Everything from the line containing "Which item in" through the last line of the records below should be printed exactly, please, and nothing else.

____

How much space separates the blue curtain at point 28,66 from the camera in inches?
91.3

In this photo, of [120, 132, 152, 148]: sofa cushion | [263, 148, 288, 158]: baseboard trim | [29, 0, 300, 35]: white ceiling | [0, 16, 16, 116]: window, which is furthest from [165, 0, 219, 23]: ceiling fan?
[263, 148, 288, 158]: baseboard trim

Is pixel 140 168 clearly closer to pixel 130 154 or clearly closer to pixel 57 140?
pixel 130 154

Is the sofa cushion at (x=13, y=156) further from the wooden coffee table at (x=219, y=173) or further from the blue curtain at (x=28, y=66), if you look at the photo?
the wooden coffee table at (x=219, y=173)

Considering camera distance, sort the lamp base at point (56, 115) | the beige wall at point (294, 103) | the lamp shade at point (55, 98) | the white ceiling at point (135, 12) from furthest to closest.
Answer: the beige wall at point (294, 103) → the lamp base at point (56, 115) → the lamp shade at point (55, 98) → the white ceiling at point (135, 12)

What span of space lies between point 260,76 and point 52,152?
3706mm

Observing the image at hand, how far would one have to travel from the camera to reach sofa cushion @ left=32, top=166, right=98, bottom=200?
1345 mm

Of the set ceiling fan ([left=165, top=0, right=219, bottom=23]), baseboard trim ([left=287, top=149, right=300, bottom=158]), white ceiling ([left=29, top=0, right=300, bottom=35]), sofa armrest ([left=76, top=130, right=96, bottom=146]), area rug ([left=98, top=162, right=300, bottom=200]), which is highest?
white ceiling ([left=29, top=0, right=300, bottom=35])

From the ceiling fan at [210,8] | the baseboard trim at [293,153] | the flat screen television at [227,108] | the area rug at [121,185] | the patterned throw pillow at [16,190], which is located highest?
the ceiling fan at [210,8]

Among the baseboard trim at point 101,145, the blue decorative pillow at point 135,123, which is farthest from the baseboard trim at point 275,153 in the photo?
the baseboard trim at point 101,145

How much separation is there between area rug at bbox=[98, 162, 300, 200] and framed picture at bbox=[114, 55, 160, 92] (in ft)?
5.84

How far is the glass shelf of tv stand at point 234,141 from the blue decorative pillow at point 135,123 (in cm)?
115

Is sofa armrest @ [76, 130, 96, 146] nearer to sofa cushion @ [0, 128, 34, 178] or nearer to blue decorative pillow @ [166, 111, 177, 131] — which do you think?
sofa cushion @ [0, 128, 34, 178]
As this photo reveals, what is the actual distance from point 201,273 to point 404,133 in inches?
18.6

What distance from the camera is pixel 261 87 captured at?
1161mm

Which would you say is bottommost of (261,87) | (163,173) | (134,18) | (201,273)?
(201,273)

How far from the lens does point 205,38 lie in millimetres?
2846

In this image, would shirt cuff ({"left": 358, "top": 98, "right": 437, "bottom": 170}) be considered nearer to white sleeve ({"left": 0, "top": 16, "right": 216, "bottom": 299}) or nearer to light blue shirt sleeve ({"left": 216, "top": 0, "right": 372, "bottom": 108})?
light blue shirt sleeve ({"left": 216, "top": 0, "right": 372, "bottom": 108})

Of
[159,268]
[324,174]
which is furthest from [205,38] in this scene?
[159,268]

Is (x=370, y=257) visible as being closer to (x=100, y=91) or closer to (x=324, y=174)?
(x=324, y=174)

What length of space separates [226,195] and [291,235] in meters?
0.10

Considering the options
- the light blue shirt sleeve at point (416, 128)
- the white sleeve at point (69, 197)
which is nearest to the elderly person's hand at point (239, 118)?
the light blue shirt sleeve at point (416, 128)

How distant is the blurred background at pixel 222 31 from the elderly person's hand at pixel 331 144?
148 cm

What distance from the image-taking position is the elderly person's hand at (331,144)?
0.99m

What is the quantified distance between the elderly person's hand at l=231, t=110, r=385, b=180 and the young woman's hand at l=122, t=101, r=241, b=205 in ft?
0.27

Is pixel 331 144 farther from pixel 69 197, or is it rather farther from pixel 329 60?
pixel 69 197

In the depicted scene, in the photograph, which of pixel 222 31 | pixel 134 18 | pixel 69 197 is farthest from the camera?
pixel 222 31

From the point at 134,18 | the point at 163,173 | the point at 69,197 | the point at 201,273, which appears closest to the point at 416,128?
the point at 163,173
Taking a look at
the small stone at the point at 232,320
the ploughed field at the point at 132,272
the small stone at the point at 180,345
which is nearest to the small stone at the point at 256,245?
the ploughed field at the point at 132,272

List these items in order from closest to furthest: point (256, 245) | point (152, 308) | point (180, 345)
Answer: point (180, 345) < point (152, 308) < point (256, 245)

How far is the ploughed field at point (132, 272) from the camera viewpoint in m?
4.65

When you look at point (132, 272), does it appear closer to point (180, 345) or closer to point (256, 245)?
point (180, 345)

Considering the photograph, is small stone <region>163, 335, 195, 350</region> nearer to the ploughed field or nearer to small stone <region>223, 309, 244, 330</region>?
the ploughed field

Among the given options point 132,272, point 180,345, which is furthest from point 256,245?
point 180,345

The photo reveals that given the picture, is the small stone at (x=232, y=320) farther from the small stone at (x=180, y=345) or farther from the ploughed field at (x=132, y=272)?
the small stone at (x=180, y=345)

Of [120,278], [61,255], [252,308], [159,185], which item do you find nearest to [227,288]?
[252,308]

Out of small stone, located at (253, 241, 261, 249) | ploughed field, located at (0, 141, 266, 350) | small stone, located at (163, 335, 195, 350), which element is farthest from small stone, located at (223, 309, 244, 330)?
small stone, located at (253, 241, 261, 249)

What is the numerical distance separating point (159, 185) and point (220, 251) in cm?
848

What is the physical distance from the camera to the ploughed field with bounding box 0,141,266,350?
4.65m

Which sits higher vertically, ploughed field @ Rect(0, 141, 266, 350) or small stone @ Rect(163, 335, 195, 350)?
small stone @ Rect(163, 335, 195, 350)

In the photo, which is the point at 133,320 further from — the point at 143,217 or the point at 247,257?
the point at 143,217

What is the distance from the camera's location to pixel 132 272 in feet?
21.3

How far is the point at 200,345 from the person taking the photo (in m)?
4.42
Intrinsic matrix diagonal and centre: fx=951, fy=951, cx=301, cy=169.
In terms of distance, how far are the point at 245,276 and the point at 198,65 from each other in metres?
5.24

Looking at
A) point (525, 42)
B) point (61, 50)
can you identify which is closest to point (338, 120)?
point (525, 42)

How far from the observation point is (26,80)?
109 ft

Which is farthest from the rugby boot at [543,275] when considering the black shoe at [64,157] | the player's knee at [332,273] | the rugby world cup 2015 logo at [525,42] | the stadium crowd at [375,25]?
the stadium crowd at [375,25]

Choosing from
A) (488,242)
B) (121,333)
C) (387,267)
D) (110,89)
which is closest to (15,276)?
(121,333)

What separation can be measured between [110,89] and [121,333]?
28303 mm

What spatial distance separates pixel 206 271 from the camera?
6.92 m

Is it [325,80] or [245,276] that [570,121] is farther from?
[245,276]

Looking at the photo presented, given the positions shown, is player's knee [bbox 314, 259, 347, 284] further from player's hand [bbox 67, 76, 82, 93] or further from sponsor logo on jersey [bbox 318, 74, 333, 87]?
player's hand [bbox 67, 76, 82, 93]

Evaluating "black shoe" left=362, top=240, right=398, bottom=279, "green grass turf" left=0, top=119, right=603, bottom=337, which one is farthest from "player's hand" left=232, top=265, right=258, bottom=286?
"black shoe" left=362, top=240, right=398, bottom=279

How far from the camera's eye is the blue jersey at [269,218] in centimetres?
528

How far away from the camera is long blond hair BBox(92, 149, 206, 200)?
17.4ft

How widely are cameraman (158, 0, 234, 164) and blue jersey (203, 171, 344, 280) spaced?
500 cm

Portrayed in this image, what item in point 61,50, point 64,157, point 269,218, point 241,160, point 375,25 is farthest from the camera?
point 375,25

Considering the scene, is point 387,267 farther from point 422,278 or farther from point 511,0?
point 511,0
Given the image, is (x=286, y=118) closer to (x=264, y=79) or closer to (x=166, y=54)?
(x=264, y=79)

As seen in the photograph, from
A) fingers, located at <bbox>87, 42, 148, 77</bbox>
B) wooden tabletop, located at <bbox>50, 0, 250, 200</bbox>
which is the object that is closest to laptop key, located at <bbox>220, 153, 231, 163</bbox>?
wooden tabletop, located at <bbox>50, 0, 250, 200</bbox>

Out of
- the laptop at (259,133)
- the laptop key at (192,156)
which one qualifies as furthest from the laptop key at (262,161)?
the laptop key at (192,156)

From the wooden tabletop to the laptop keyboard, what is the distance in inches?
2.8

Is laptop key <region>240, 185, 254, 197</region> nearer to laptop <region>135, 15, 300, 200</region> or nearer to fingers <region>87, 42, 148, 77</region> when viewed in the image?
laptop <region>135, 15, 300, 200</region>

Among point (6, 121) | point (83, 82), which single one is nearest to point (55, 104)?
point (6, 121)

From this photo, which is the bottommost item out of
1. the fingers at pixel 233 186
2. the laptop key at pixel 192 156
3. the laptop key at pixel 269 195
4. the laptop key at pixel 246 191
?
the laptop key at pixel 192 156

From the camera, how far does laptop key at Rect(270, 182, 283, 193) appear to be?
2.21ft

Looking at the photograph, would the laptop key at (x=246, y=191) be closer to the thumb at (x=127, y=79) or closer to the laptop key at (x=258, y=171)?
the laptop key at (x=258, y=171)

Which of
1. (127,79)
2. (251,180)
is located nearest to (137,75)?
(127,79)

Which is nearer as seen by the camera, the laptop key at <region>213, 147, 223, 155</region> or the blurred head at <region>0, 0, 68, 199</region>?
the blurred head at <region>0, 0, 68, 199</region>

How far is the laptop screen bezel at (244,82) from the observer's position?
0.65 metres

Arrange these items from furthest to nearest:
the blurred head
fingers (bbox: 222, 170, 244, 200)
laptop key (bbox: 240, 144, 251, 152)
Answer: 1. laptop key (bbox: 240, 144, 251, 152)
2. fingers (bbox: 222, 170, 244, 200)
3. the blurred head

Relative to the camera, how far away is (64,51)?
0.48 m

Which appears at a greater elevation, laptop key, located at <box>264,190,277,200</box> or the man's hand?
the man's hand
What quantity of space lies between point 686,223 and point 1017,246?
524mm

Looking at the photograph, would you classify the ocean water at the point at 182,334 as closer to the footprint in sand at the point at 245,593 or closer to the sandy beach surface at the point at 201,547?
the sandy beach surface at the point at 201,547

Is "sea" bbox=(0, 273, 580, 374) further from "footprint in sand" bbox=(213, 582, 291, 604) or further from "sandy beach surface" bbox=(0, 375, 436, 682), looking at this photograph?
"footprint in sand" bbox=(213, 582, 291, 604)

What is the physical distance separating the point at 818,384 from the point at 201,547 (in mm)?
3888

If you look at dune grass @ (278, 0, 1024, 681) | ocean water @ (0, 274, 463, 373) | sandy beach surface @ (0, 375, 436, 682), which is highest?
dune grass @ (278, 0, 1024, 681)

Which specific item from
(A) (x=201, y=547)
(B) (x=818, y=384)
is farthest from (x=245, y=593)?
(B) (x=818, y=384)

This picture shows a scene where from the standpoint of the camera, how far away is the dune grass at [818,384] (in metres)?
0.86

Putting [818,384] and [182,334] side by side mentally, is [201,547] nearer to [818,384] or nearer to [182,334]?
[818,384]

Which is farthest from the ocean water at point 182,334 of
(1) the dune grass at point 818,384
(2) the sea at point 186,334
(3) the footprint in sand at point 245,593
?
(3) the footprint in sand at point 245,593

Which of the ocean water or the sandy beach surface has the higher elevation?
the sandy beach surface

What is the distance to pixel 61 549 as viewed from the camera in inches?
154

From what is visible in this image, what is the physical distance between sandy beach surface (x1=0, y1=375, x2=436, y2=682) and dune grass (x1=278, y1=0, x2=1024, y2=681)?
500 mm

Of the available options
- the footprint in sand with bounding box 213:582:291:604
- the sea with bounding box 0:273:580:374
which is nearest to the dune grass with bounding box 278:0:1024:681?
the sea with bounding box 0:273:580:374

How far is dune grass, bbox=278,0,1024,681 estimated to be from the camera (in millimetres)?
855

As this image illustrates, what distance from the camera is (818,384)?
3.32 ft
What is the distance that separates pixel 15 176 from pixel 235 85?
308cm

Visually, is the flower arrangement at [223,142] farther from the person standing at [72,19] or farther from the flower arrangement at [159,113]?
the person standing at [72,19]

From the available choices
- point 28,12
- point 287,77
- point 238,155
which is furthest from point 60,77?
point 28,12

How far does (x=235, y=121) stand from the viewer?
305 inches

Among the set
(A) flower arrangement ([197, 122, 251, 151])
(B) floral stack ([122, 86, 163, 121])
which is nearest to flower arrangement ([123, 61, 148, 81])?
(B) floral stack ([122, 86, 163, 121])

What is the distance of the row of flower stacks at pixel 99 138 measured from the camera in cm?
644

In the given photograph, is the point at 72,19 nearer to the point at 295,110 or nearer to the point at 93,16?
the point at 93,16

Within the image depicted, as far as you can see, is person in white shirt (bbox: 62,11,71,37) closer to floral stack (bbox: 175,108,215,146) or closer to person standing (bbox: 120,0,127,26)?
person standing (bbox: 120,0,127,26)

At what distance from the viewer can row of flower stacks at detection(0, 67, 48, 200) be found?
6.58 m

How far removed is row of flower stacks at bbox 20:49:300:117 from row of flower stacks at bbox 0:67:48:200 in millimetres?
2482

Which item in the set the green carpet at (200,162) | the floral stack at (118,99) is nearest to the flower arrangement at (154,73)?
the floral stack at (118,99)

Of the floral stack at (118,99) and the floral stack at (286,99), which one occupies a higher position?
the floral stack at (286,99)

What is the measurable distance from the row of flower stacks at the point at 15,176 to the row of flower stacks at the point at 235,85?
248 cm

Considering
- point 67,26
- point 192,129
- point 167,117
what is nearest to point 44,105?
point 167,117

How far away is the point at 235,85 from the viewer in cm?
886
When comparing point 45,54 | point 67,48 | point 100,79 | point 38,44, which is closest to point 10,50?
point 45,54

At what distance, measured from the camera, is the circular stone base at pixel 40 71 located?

____

■ **PROBLEM SOLUTION**:
Which item in the set the green carpet at (200,162) | the floral stack at (118,99) is nearest to the flower arrangement at (154,73)?
the floral stack at (118,99)

Of the floral stack at (118,99) and the floral stack at (286,99), which one occupies a higher position?
the floral stack at (286,99)

What is the measurable distance from the row of flower stacks at the point at 15,176 to the row of flower stacks at the point at 235,85?
248 cm

Considering
- point 67,26
- point 192,129
- point 167,117
what is nearest to point 44,105?
point 167,117

How far away is the point at 235,85 from the viewer in cm?
886
When comparing point 45,54 | point 67,48 | point 100,79 | point 38,44, which is closest to point 10,50?
point 45,54

At what distance, measured from the camera, is the circular stone base at pixel 40 71 located?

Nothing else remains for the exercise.